▶ [Short exercise]:
Write out precisely the lines beginning with the line that contains "What distance lies" and ending with the last line of the entries, and no other lines.

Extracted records
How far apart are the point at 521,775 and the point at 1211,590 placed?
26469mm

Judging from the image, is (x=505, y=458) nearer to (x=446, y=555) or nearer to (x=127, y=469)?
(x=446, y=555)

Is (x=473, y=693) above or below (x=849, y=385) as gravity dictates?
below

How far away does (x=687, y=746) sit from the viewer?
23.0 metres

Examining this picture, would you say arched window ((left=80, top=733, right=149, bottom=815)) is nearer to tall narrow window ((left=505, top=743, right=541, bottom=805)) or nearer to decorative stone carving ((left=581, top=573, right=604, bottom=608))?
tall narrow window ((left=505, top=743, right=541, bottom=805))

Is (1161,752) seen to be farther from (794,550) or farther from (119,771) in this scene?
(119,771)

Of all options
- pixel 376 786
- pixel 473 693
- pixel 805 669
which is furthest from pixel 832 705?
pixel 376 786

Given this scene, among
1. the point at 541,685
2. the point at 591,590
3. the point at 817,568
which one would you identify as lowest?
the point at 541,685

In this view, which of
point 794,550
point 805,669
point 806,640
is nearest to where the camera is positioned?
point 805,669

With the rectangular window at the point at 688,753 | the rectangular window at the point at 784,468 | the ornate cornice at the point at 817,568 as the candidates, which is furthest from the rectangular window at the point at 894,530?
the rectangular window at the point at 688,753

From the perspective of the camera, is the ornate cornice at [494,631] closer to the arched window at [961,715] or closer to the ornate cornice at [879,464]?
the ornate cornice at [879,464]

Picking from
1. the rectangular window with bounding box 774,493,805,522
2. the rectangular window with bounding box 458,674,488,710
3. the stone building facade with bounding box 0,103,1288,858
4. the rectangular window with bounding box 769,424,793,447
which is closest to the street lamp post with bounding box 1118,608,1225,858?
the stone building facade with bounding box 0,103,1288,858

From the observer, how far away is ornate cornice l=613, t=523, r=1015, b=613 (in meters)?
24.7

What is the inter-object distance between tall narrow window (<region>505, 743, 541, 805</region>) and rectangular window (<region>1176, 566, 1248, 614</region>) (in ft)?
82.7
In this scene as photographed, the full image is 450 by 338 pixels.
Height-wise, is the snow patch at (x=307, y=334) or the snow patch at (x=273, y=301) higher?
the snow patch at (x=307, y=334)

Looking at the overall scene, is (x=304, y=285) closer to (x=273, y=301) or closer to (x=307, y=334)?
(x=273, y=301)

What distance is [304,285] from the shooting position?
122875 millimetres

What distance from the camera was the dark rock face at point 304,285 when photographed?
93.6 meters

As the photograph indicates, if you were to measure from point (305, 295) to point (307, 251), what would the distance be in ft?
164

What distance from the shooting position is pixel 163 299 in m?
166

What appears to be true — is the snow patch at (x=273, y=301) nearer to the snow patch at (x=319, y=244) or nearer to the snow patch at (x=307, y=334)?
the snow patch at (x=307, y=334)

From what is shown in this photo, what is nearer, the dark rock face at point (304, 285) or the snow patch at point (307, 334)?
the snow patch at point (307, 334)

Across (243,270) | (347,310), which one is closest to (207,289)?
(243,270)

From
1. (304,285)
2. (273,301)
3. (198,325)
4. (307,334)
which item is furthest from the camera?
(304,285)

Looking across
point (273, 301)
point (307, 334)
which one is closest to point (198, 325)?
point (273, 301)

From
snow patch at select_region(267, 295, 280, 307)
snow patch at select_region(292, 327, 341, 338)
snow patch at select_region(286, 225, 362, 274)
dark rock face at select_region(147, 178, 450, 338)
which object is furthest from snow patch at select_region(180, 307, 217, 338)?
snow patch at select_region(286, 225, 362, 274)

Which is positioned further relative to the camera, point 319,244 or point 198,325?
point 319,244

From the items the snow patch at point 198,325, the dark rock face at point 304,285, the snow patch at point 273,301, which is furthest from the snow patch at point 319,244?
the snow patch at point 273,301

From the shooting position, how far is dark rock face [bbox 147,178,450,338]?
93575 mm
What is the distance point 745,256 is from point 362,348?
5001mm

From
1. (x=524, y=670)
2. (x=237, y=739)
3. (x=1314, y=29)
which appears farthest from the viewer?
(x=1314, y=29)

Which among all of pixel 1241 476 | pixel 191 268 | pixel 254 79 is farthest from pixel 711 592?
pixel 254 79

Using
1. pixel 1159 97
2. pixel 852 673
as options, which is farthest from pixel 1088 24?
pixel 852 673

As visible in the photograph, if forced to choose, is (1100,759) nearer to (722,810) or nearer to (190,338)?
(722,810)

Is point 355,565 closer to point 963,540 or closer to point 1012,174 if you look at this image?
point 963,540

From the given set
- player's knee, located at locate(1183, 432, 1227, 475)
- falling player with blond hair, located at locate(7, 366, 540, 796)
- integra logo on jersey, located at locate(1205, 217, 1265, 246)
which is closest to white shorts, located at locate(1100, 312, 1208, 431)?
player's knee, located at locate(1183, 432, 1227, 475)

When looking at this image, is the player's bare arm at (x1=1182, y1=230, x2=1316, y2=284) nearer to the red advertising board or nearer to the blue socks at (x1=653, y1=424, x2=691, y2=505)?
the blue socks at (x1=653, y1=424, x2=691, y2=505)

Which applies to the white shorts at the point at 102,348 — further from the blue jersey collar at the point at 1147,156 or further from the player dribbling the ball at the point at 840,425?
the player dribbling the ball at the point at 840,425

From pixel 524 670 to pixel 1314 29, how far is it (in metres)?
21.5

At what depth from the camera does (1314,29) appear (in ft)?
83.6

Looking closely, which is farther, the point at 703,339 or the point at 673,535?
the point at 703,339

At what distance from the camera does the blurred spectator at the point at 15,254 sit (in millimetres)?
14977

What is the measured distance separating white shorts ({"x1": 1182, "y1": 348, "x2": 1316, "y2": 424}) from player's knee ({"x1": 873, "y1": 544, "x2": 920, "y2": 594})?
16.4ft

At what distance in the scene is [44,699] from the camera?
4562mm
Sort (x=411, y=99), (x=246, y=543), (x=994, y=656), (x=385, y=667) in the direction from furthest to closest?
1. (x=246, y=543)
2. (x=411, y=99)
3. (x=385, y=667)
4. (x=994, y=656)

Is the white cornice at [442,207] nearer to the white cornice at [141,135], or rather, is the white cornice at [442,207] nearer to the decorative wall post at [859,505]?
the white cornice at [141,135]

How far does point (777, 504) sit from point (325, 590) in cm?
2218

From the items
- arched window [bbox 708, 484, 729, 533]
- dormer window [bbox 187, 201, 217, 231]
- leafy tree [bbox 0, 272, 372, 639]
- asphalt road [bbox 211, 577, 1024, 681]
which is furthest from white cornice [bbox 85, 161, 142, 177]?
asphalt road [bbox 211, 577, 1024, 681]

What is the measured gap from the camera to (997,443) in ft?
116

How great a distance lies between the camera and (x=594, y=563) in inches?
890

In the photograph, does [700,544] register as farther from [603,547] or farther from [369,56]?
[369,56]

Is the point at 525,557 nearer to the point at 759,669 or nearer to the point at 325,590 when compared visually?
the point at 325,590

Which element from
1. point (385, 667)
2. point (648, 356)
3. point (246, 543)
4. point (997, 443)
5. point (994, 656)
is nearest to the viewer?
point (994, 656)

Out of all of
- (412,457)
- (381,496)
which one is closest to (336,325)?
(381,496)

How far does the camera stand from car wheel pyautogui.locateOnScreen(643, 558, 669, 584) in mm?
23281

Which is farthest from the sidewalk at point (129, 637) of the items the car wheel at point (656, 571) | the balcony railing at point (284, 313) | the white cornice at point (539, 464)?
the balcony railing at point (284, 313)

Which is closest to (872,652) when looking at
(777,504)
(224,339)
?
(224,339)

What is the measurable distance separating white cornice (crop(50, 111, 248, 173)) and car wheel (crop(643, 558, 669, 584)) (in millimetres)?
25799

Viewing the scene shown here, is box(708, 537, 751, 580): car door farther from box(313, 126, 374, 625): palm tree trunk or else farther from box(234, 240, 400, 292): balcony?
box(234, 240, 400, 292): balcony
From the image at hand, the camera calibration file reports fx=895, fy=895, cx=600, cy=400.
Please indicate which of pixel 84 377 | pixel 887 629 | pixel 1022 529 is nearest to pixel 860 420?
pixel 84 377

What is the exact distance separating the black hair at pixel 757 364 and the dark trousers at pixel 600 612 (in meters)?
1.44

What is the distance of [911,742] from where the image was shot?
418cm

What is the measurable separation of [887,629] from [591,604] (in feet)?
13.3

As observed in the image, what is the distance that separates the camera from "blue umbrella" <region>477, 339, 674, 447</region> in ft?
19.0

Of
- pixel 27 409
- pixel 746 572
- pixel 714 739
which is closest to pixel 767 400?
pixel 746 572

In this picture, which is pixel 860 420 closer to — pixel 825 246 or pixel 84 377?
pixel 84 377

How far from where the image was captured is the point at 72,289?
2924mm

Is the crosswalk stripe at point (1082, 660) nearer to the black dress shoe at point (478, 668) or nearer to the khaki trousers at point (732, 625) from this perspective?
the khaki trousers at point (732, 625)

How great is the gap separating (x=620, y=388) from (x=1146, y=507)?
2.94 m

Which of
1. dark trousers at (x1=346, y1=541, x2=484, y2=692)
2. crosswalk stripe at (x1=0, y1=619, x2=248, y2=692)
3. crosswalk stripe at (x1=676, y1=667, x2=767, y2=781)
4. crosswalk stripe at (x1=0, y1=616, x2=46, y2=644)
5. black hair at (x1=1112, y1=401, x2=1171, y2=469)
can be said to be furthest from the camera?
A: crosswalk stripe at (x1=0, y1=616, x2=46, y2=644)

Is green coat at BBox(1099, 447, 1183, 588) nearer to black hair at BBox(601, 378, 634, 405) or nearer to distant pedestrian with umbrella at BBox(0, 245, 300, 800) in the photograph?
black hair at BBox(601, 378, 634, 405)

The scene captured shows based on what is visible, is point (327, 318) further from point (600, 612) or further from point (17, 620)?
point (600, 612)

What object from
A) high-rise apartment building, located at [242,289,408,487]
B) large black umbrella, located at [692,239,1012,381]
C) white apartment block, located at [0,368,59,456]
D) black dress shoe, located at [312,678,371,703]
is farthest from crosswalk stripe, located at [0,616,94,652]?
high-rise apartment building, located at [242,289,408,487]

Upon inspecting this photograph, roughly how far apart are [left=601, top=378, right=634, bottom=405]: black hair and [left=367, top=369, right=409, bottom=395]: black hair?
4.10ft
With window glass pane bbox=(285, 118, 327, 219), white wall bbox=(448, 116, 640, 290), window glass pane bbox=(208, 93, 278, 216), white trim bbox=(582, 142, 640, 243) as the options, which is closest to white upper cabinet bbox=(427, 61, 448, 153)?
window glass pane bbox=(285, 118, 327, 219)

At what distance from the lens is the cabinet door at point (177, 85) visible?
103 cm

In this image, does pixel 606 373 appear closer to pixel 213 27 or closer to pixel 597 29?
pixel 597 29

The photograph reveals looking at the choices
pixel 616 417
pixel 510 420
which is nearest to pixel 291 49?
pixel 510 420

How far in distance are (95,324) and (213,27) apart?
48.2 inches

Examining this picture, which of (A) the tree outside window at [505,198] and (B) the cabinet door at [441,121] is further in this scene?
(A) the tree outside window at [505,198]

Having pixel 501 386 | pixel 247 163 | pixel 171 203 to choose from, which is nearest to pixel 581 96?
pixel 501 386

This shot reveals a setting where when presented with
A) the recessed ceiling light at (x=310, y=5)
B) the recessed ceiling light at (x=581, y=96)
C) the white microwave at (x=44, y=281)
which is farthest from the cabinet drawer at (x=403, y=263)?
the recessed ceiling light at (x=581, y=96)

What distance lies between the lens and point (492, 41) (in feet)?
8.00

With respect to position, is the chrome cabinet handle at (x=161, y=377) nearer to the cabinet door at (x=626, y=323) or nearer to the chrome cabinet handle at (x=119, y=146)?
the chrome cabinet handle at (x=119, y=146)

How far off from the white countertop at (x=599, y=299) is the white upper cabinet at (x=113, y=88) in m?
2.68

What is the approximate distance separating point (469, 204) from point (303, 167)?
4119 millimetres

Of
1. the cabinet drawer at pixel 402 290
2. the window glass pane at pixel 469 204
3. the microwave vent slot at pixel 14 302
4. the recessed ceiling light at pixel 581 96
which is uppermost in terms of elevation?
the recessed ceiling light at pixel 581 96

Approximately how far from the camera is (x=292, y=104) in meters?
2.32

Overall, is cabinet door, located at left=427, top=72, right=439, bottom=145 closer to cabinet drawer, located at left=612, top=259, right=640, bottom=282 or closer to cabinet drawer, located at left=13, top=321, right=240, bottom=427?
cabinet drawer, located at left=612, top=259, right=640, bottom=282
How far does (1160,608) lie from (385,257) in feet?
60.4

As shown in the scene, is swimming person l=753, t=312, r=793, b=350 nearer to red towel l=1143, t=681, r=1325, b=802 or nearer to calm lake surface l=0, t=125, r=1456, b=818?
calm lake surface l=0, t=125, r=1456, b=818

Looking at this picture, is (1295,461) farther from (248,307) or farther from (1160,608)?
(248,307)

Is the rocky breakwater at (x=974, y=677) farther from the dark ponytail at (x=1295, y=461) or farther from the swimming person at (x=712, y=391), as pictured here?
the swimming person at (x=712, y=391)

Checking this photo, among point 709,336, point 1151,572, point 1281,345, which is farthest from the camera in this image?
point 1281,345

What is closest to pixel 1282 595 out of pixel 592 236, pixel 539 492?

▶ [Worked answer]:
What distance lies between the lens and point (492, 41) (in feet)?
8.00

With respect to position, is the chrome cabinet handle at (x=161, y=377) nearer to the cabinet door at (x=626, y=323) or nearer to the chrome cabinet handle at (x=119, y=146)?
the chrome cabinet handle at (x=119, y=146)

How far off from the white countertop at (x=599, y=299) is the white upper cabinet at (x=113, y=88) in m?
2.68

What is the approximate distance separating point (469, 204) from point (303, 167)?
4119 millimetres

Of
1. the cabinet drawer at pixel 402 290
2. the window glass pane at pixel 469 204
3. the microwave vent slot at pixel 14 302
4. the recessed ceiling light at pixel 581 96
which is uppermost in terms of elevation?
the recessed ceiling light at pixel 581 96

Approximately how far from the camera is (x=292, y=104) in meters?
2.32

Overall, is cabinet door, located at left=427, top=72, right=439, bottom=145 closer to cabinet drawer, located at left=612, top=259, right=640, bottom=282 or closer to cabinet drawer, located at left=13, top=321, right=240, bottom=427?
cabinet drawer, located at left=612, top=259, right=640, bottom=282
How far does (1160,608) lie from (385,257) in feet?
60.4

As shown in the scene, is swimming person l=753, t=312, r=793, b=350 nearer to red towel l=1143, t=681, r=1325, b=802 or nearer to calm lake surface l=0, t=125, r=1456, b=818?
calm lake surface l=0, t=125, r=1456, b=818

Looking at this picture, is (1295,461) farther from (248,307) or farther from (1160,608)?
(248,307)

Is the rocky breakwater at (x=974, y=677) farther from the dark ponytail at (x=1295, y=461) or farther from the swimming person at (x=712, y=391), as pictured here?
the swimming person at (x=712, y=391)

Checking this photo, among point 709,336, point 1151,572, point 1281,345, which is farthest from the camera in this image?
point 1281,345

What is closest to pixel 1282 595 out of pixel 592 236, pixel 539 492?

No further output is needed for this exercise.